For the first 61 years of its existence, Malaysia was a one-party state. It was ruled by the Barisan Nasional coalition, under the leadership of the Malayan-nationalist UMNO Party. But the nation’s unchecked corruption came to a head with the multi-billion 1MDB scandal, and there has been a reckoning of its economic apartheid policy that favoured native Malays over the significant Chinese and Indians populations.

The ruling coalition was finally toppled in the May 2018 poll by former UMNO chief and nonagenarian veteran Mohamad Mahatir. That somewhat bizarre Indian summer came to a grinding halt less than two years later as he dithered over his succession. Now many of the politicians tied up in corruption scandals are once more running the country.

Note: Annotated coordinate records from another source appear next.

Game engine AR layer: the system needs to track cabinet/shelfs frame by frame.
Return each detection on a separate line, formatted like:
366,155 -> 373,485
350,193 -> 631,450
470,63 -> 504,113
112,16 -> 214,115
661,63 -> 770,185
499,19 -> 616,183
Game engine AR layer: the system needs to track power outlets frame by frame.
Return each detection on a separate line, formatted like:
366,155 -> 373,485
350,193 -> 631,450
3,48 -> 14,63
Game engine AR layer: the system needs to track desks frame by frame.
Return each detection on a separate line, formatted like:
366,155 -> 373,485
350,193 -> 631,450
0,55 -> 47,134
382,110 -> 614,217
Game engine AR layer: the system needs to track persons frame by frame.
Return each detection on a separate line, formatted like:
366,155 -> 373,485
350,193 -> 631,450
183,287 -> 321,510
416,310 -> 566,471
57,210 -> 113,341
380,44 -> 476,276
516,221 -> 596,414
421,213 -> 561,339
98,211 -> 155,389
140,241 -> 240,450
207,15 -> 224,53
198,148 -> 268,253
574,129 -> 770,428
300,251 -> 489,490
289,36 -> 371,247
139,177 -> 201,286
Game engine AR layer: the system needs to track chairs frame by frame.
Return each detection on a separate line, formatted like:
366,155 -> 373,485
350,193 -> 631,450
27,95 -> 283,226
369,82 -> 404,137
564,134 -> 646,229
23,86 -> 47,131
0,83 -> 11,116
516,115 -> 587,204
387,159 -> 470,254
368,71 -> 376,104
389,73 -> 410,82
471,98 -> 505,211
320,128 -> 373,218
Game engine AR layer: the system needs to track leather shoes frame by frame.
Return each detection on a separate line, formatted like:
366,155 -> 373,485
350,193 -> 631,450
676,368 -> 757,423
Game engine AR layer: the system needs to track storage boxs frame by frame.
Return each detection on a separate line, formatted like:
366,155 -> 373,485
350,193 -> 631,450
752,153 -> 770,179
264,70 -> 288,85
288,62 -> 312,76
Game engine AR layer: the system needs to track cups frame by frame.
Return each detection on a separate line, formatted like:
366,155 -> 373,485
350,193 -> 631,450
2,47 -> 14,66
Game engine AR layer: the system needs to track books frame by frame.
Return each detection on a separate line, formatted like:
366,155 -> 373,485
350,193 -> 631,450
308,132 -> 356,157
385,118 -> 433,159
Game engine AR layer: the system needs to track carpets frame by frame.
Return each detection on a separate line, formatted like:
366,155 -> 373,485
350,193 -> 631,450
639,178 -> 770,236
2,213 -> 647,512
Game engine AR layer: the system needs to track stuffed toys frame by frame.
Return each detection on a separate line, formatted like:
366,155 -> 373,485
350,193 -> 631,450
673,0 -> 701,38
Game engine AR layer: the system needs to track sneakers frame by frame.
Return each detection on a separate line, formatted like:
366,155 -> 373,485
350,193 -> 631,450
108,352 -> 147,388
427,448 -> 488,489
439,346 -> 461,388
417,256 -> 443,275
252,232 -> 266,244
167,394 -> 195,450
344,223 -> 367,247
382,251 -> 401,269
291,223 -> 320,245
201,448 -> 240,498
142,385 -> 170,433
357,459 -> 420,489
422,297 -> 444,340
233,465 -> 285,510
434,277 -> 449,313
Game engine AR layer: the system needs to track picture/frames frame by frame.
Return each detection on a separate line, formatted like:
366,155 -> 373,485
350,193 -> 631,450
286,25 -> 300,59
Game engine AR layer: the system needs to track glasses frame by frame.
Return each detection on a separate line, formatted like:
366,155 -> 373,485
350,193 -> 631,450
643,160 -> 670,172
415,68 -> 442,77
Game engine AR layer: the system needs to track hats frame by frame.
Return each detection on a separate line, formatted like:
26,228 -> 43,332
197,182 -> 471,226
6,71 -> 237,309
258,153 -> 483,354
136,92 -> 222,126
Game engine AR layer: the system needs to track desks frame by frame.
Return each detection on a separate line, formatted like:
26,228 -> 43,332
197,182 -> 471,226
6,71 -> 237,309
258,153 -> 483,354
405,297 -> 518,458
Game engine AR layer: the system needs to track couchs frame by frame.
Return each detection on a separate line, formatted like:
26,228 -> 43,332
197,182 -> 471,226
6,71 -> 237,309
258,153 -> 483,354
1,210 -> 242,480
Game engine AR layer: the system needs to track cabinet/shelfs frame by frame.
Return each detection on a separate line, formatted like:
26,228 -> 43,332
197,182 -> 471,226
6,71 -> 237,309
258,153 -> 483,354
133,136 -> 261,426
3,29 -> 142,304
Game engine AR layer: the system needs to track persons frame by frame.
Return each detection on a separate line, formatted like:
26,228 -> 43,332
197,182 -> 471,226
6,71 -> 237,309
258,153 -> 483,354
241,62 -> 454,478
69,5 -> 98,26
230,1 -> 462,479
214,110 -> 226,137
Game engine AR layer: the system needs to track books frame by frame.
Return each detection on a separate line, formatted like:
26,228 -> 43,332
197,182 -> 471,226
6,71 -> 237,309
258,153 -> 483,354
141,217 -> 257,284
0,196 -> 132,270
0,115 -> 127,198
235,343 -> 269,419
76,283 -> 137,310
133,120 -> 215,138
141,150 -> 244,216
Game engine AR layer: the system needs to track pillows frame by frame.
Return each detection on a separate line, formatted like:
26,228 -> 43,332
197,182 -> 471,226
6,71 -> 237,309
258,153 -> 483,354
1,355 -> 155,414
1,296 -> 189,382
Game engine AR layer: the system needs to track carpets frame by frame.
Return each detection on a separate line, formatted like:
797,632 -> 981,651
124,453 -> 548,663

The nation’s poor treatment of migrant workers and Rohingya refugees is balanced against a reasonably independent judiciary and a vibrant media.


Singapore

Indicative freedom rating: 5/10

Singapore is often known as Asian Disneyland. It’s shiny, welcoming and well, Western — as long as you don’t chew gum, use drugs or take issue with the ruling Lee family-backed autocracy. But the brilliant economic success of this modern Venice (a city-state built on shipping and banking) disguises its deep flaws in terms of freedom and democracy.

It has a gerrymandered electorate, it exerts strictures on the media and it seems to enjoy executing criminals. It also houses an ethnic migrant underclass in dormitories and Malaysian satellite cities. It’s often noted that, at least prior to the rise of Xi Jinping, China’s Communist Party chiefs regarded Singapore as the ultimate model for its version of statist-capitalism.


Philippines

Indicative freedom rating: 5/10

The people-power revolution that ended the murderous regime of kleptocrat Ferdinand Marcos in 1986 was a blueprint for later movements — not all successful — in Myanmar, Indonesia and Cambodia. Since then, the Phillipines has had some good and some bad presidents, all restricted to just one seven-year term out of fear of another Marcos. But as horribly corrupt as some have been, they haven’t had the murderous intent of the incumbent Rodrigo Duterte.

His vile campaign of extrajudicial killings of drug dealers, users and other critics has tarnished the country. He has also done his best to corrupt the legislature and judiciary that have in the past proved some check on the Malacanang Palace. And he has cosied up to Marcos’ son as a possible successor. All this is severely denting the nation’s democracy.

Still, the Philippines does have fair and free elections, its freewheeling press remains uncowed and the ailing Duterte’s time is up in two years. His efforts to pervert the judiciary have not been completely successful and, ironically, the nation’s army remains independent.